[Selection]
- - - -
Another important case, to which I will dedicate the rest of this post (and, hopefully, several future ones), are temporal point processes (TPPs), defined on the real half-line \(\mathcal{X} \subseteq [0, \infty)\). We can interpret the points in a TPP as events happening in continuous time, and therefore usually denote them as \(t_i\) (instead of \(\boldsymbol{x}_i\)).
At first it might seem like TPPs are just a (boring) special case of spatial point processes, but this is not true. Because of the ordered structure of the set \([0, \infty)\), we can treat TPP realizations (i.e., sets \(\{t_1, \dots, t_N\}\)) as ordered sequences \(\boldsymbol{t} = (t_1, \dots, t_N)\), where \(t_1 < t_2 < \dots < t_N\). Additionally, we typically assume that the arrival time of the event \(t_i\) is only influenced by the events that happened in the past. As we will see in the next section, this makes specifying TPP distributions rather easy. In contrast, spatial point processes don’t permit such ordering on the events, and because of this often have intractable densities.
The theory of temporal point processes was mostly developed near the middle of the 20th century, taking roots in measure theory and stochastic processes. For this reason, the notation and jargon used in TPP literature may sound strange and unfamiliar to people with a machine learning background (at least it did to me back when I started learning about TPPs). In reality, though, most TPP-related concepts can be easily translated into the familiar language of probabilistic machine learning.
In this post we will investigate different ways to represent a TPP. As we will see, a TPP can be treated as an autoregressive model or as a counting process. We will learn about the conditional intensity function \(\lambda^*(t)\) — a central concept in the theory of point processes — that unites these two perspectives and allows us to compactly describe various TPP distributions.
How do we define a probabilistic model that generates variable-length event sequences \(\boldsymbol{t} = (t_1, \dots, t_N)\)
At each step we are dealing with the conditional distribution of the event \(t_i\) given the history of the past events \(\mathcal{H}_{t_i} = \{t_j: t_j < t_i\}\). We usually denote this distribution as \(P_i(t_i | \mathcal{H}_{t_i})\). In the literature, you will also often meet the shorthand notation \(P_i^*(t_i)\), where the star reminds us of the dependency on past events. The important question is how to represent the probability distribution \(P_i^*(t_i)\).
In machine learning, we usually characterize a continuous probability distribution \(P_i^*\) by specifying its probability density functions (PDF) \(f_i^*\). Loosely speaking, the value \(f_i^*(t) dt\) represents the probability that the event \(t_i\) will happen in the interval \([t, t + dt)\), where \(dt\) is some infinitesimal positive number.
- - - -
Questions on pictured scenes

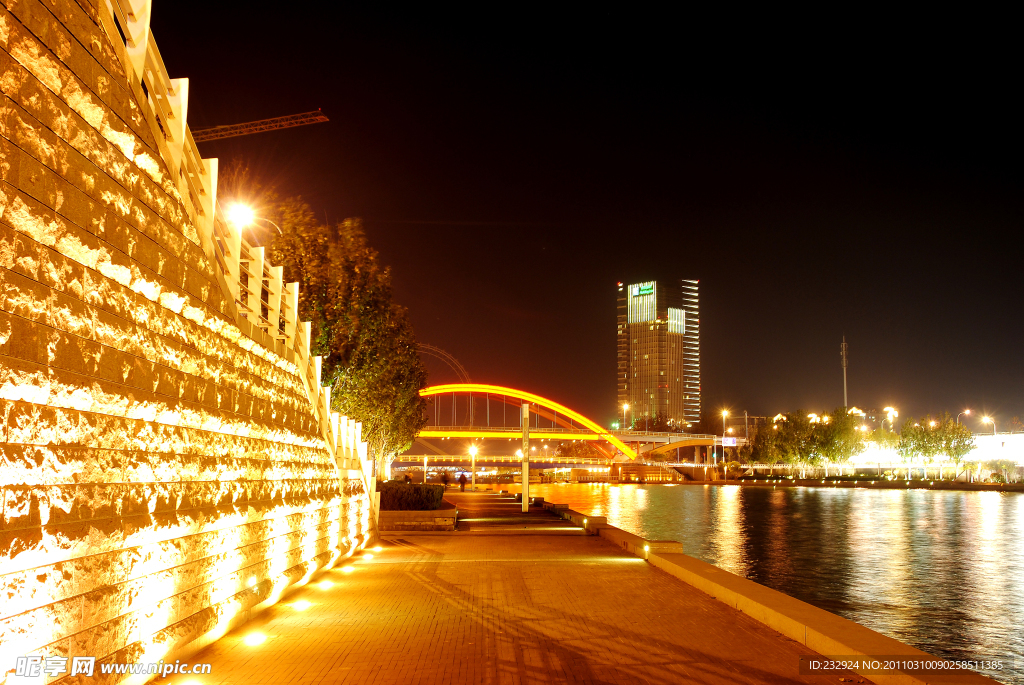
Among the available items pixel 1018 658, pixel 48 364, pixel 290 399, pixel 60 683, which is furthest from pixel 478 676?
pixel 1018 658

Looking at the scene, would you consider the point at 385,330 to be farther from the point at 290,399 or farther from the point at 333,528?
the point at 290,399

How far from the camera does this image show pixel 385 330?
83.8 feet

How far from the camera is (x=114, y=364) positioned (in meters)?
5.65

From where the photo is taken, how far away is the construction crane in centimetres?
7981

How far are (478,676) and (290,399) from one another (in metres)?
5.99

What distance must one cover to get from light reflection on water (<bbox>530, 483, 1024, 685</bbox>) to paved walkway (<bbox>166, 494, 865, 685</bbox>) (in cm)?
372

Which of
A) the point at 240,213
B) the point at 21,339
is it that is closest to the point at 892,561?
the point at 240,213

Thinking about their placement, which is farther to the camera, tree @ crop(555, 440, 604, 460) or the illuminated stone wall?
tree @ crop(555, 440, 604, 460)

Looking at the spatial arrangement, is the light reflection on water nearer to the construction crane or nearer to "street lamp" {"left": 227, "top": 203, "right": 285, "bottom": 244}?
"street lamp" {"left": 227, "top": 203, "right": 285, "bottom": 244}

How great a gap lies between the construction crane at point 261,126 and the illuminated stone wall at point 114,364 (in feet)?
254

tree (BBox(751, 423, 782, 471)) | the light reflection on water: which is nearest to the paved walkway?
the light reflection on water

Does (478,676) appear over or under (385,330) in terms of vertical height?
under

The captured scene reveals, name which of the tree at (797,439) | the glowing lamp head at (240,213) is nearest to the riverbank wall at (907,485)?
the tree at (797,439)

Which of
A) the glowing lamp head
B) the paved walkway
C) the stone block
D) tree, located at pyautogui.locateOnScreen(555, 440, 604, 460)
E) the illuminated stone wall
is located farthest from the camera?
tree, located at pyautogui.locateOnScreen(555, 440, 604, 460)
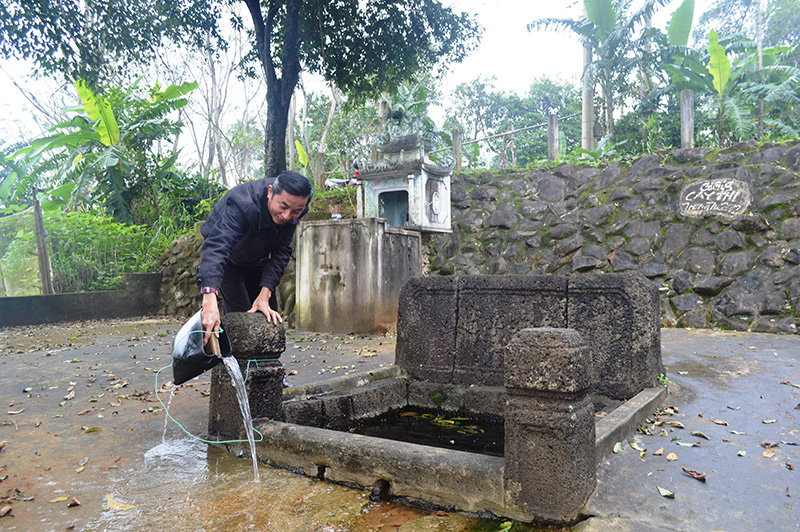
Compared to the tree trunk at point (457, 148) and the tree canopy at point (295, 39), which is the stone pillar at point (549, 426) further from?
the tree trunk at point (457, 148)

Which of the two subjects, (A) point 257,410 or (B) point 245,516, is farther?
(A) point 257,410

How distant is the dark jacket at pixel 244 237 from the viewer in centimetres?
294

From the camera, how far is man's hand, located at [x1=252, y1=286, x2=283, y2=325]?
3139 mm

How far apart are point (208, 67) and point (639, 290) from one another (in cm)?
2076

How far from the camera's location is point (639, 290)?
3.30 metres

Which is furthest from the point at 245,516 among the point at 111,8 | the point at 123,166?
the point at 123,166

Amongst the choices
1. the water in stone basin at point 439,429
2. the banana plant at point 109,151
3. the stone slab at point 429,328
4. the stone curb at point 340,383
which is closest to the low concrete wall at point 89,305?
the banana plant at point 109,151

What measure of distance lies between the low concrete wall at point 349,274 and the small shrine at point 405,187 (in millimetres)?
757

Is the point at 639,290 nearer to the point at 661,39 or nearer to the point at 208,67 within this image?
the point at 661,39

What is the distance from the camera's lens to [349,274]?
24.8 ft

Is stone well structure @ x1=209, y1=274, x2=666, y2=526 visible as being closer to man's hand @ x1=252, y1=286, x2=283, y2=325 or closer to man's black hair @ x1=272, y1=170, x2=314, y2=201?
man's hand @ x1=252, y1=286, x2=283, y2=325

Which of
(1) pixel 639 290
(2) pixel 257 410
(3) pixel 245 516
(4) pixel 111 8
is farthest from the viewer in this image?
(4) pixel 111 8

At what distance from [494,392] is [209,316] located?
2056mm

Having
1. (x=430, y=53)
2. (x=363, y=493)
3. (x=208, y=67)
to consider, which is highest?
(x=208, y=67)
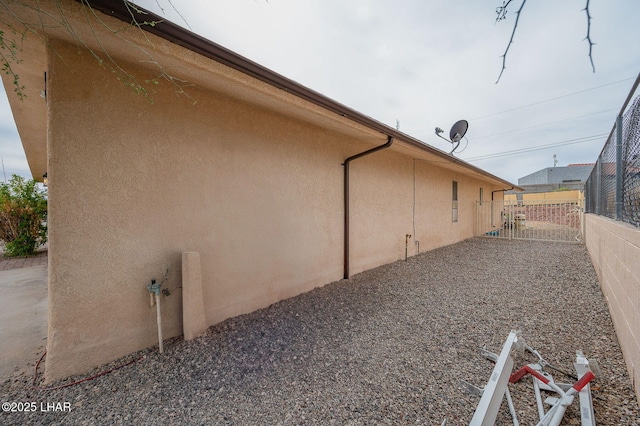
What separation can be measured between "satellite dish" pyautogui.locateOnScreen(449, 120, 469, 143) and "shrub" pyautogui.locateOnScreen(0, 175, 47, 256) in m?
13.0

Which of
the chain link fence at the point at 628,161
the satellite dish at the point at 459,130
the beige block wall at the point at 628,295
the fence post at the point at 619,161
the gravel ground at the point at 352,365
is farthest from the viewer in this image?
the satellite dish at the point at 459,130

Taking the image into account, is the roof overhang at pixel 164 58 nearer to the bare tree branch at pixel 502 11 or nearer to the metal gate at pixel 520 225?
the bare tree branch at pixel 502 11

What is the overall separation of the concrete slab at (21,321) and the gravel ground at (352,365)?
0.36m

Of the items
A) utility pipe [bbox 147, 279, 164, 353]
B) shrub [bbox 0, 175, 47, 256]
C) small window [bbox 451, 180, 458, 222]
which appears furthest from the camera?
small window [bbox 451, 180, 458, 222]

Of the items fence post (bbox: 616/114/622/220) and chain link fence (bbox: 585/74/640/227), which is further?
fence post (bbox: 616/114/622/220)

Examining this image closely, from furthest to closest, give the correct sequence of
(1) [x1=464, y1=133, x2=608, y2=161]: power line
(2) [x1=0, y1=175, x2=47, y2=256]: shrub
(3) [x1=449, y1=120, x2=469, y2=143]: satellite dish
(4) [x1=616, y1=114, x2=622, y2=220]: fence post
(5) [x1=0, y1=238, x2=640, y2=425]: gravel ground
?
1. (1) [x1=464, y1=133, x2=608, y2=161]: power line
2. (3) [x1=449, y1=120, x2=469, y2=143]: satellite dish
3. (2) [x1=0, y1=175, x2=47, y2=256]: shrub
4. (4) [x1=616, y1=114, x2=622, y2=220]: fence post
5. (5) [x1=0, y1=238, x2=640, y2=425]: gravel ground

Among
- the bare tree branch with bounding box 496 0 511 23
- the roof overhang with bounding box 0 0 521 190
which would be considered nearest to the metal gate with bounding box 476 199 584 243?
the roof overhang with bounding box 0 0 521 190

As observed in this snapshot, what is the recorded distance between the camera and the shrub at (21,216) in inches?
256

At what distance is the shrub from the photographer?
6.51 meters

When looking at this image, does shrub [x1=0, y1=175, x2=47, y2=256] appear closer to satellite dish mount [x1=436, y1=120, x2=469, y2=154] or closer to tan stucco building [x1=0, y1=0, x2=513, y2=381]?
tan stucco building [x1=0, y1=0, x2=513, y2=381]

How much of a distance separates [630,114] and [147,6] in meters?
4.54

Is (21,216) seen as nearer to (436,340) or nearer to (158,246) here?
(158,246)

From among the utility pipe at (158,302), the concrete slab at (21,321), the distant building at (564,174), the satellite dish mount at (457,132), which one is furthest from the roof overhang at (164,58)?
the distant building at (564,174)

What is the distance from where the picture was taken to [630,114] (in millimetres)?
2451
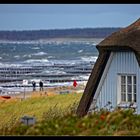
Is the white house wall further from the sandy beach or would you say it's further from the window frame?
the sandy beach

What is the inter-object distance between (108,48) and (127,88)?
1.21 metres

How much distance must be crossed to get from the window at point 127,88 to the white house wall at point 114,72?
127mm

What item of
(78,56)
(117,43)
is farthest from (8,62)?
(117,43)

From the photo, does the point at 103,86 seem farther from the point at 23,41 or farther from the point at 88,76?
the point at 23,41

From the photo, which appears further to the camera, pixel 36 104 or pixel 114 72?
pixel 36 104

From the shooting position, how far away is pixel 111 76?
14234mm

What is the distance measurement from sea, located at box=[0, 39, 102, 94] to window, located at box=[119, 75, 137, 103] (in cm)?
112

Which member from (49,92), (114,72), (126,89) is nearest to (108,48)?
(114,72)

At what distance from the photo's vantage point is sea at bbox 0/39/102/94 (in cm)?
1148

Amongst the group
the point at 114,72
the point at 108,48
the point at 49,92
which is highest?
the point at 108,48

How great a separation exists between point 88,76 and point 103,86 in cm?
66

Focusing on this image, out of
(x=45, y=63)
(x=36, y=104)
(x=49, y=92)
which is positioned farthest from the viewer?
(x=49, y=92)

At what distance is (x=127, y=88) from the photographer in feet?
44.8

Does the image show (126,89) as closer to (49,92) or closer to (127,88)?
(127,88)
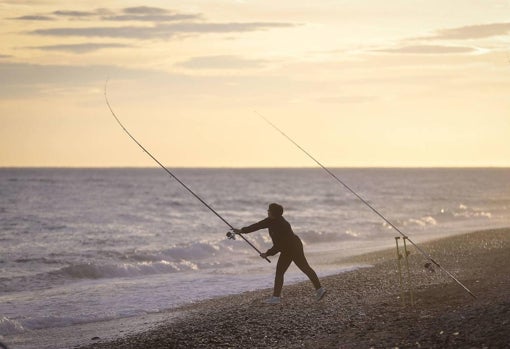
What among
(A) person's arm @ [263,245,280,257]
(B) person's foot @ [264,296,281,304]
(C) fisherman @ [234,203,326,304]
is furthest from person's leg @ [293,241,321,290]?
(B) person's foot @ [264,296,281,304]

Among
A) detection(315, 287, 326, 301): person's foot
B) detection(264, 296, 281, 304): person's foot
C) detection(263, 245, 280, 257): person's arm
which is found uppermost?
detection(263, 245, 280, 257): person's arm

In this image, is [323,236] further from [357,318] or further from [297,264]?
[357,318]

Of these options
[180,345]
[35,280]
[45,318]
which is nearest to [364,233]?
[35,280]

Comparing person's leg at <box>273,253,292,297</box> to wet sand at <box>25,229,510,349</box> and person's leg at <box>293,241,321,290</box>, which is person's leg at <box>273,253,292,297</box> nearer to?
person's leg at <box>293,241,321,290</box>

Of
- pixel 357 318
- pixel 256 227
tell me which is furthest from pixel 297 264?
pixel 357 318

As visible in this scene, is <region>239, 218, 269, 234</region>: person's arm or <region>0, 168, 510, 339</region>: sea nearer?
<region>239, 218, 269, 234</region>: person's arm

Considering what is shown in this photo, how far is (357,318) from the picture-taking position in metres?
11.7

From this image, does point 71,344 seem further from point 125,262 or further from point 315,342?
point 125,262

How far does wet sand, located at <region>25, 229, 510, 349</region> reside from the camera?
32.2 feet

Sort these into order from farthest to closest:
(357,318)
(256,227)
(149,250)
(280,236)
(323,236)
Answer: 1. (323,236)
2. (149,250)
3. (280,236)
4. (256,227)
5. (357,318)


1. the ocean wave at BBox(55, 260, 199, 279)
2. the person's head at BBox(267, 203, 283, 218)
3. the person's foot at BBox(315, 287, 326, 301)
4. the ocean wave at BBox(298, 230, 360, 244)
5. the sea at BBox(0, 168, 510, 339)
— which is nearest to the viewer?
the person's head at BBox(267, 203, 283, 218)

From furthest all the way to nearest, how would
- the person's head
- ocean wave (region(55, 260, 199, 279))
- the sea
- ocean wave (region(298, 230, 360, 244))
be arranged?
ocean wave (region(298, 230, 360, 244)) < ocean wave (region(55, 260, 199, 279)) < the sea < the person's head

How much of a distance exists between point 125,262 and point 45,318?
10.1m

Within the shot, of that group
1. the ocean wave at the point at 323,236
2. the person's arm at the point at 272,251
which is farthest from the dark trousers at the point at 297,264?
the ocean wave at the point at 323,236
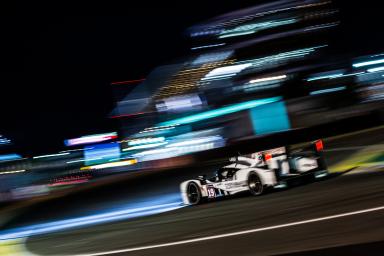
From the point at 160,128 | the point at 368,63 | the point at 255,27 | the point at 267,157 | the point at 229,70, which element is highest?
the point at 255,27

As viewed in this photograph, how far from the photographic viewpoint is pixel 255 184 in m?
11.4

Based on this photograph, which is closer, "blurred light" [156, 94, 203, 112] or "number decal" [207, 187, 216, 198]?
"number decal" [207, 187, 216, 198]

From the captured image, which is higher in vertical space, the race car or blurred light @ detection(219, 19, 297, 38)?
blurred light @ detection(219, 19, 297, 38)

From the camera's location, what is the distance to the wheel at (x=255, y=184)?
37.1 feet

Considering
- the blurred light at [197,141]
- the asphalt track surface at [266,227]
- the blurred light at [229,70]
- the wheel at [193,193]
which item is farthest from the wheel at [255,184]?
the blurred light at [229,70]

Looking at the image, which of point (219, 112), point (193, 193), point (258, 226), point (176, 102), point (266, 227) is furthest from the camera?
point (176, 102)

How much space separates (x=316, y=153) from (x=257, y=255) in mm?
5766

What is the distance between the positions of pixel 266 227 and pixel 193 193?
4841 mm

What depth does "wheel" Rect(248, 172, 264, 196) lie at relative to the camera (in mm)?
11320

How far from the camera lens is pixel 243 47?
82500 mm

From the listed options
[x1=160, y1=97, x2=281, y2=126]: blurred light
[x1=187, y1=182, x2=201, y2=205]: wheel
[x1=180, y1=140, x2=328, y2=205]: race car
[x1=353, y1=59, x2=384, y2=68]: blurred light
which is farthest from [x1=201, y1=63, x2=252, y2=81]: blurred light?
[x1=180, y1=140, x2=328, y2=205]: race car

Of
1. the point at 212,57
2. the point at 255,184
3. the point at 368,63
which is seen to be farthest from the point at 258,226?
the point at 212,57

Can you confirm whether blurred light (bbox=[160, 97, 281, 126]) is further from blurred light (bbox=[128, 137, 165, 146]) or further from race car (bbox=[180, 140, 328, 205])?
race car (bbox=[180, 140, 328, 205])

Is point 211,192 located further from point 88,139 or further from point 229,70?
point 88,139
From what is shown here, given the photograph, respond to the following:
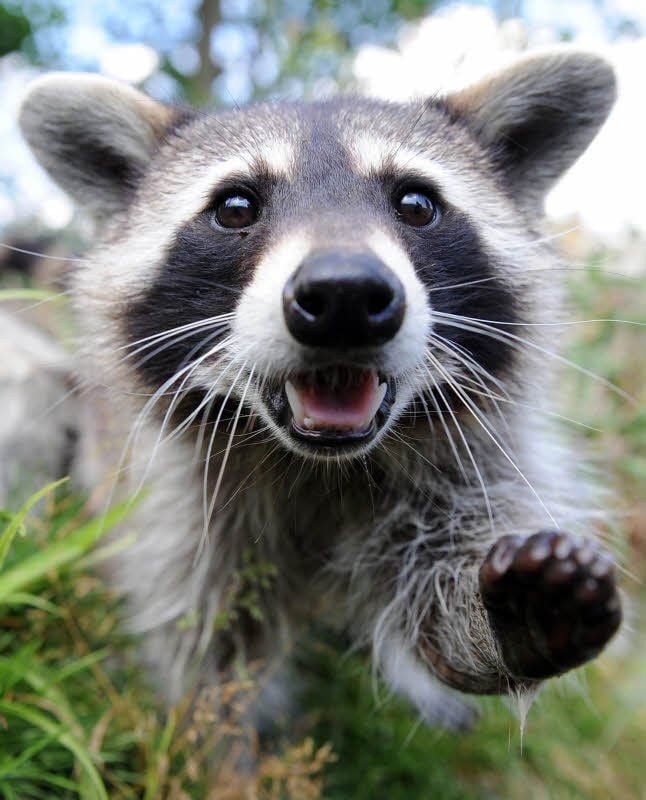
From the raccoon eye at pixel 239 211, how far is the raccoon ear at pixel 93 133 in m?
0.64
- - - -
[Problems to work on]
A) From the temporal point process passage above, extract everything from "In machine learning, we" down to "infinitesimal positive number.".
B) Render into French this sentence from the temporal point process passage: "The theory of temporal point processes was mostly developed near the middle of the 20th century, taking roots in measure theory and stochastic processes."

[Outputs by task]
A)
In machine learning, we usually characterize a continuous probability distribution \(P_i^*\) by specifying its probability density functions (PDF) \(f_i^*\). Loosely speaking, the value \(f_i^*(t) dt\) represents the probability that the event \(t_i\) will happen in the interval \([t, t + dt)\), where \(dt\) is some infinitesimal positive number.

B) La théorie des processus ponctuels temporels a été principalement développée vers le milieu du XXe siècle, en s'enracinant dans la théorie de la mesure et les processus stochastiques.